Reproduce exactly the lines beginning with the line that contains "Assessing the green" and ending at the final line of the material below.

* Begin *

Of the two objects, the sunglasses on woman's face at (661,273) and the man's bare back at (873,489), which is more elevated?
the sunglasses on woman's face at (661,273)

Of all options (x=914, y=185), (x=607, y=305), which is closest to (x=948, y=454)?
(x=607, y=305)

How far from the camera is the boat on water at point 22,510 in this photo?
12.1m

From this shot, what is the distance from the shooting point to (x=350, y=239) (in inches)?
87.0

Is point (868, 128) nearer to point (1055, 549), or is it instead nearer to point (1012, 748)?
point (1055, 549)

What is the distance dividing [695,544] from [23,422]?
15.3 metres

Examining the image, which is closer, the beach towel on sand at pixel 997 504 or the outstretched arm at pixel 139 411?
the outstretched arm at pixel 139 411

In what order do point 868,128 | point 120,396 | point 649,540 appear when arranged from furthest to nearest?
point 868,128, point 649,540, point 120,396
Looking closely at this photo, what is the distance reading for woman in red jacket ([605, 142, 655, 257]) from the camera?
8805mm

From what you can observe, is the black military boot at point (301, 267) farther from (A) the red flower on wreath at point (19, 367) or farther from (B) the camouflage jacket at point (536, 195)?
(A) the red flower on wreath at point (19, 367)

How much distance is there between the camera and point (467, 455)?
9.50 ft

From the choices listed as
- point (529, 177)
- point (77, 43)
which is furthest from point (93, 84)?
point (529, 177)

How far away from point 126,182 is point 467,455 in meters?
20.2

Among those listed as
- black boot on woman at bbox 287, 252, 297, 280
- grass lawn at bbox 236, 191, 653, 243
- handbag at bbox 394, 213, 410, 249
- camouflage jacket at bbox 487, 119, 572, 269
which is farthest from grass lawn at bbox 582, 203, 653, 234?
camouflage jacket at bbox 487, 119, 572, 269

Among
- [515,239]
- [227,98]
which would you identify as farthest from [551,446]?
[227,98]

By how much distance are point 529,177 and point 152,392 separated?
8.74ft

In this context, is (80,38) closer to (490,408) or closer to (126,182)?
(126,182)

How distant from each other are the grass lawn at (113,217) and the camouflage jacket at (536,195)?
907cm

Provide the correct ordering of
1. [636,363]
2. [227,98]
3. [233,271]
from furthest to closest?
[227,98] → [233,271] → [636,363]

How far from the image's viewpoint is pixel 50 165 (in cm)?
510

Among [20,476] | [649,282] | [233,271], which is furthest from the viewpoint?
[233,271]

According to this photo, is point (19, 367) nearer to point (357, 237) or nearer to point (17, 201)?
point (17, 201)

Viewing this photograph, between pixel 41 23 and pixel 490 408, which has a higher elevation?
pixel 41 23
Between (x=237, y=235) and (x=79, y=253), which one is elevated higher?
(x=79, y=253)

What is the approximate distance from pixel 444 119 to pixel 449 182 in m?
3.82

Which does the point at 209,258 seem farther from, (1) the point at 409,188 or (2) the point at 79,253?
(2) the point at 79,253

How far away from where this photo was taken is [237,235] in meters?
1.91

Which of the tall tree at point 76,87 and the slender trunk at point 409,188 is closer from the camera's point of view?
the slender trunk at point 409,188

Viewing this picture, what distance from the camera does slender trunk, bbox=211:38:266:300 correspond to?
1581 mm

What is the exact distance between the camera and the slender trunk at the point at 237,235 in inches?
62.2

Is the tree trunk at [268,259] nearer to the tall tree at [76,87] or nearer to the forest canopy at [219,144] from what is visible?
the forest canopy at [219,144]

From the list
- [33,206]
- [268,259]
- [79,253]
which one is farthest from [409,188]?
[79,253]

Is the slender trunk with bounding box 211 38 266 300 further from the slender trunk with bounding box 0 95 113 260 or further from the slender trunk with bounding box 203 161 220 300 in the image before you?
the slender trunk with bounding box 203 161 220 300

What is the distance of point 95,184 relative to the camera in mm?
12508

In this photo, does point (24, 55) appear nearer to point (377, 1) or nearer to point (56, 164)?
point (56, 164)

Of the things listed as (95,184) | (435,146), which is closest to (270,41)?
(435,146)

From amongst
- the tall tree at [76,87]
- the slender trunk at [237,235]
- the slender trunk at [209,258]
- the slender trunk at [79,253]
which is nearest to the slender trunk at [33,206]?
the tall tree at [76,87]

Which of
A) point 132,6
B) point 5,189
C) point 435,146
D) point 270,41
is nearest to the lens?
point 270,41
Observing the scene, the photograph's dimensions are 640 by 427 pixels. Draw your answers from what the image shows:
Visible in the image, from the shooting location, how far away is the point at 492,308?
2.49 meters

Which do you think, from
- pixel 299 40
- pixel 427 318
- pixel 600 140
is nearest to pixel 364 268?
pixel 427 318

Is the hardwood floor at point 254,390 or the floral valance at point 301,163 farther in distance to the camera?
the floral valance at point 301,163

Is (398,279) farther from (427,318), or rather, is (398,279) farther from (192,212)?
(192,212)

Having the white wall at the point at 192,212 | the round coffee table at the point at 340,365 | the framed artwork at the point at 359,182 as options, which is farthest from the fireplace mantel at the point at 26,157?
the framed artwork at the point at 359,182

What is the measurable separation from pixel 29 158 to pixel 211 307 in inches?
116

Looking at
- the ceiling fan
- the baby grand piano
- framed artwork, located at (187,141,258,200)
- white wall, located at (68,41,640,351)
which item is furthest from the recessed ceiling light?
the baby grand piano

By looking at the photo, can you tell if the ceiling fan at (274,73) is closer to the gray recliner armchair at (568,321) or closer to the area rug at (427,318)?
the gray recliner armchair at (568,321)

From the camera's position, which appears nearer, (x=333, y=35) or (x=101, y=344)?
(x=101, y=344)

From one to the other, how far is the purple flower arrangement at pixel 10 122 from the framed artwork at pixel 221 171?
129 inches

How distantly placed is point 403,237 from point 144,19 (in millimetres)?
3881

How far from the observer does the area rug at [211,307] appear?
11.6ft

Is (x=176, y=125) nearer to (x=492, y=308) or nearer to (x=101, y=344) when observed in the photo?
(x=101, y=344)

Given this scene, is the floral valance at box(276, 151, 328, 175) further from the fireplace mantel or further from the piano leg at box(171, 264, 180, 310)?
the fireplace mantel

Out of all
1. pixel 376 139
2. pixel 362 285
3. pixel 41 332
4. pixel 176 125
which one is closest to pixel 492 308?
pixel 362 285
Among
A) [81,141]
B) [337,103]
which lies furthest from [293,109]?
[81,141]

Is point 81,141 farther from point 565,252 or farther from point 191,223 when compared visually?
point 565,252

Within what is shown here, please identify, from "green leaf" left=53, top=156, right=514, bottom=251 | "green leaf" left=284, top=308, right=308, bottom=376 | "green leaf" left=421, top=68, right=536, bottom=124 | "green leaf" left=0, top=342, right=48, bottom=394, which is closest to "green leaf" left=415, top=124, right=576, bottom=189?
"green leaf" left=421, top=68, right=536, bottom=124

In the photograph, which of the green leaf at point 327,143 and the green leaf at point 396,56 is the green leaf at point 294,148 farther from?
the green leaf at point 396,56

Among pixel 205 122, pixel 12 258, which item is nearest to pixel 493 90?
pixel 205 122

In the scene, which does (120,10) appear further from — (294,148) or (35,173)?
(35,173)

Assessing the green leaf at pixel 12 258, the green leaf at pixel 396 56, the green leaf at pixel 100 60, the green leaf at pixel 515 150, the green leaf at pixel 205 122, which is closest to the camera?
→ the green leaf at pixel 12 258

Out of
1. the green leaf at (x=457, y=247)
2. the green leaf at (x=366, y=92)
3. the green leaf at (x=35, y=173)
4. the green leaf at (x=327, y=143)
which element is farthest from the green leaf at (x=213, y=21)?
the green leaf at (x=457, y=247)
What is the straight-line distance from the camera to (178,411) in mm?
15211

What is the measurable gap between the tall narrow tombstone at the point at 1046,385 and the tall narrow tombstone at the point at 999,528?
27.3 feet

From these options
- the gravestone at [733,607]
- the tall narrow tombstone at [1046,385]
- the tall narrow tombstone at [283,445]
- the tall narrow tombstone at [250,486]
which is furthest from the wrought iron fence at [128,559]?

* End *

▶ FINISHED ANSWER
Assessing the green leaf at pixel 12 258, the green leaf at pixel 396 56, the green leaf at pixel 100 60, the green leaf at pixel 515 150, the green leaf at pixel 205 122, which is closest to the camera?
→ the green leaf at pixel 12 258

Out of
1. the green leaf at (x=457, y=247)
2. the green leaf at (x=366, y=92)
3. the green leaf at (x=35, y=173)
4. the green leaf at (x=327, y=143)
which element is farthest from the green leaf at (x=213, y=21)?
the green leaf at (x=457, y=247)
What is the straight-line distance from the camera to (178,411) in mm?
15211

What is the measurable gap between the tall narrow tombstone at the point at 1046,385 and the tall narrow tombstone at the point at 999,528?
27.3 feet

From these options
- the gravestone at [733,607]
- the tall narrow tombstone at [1046,385]
- the tall narrow tombstone at [283,445]
- the tall narrow tombstone at [250,486]
which is furthest from the wrought iron fence at [128,559]?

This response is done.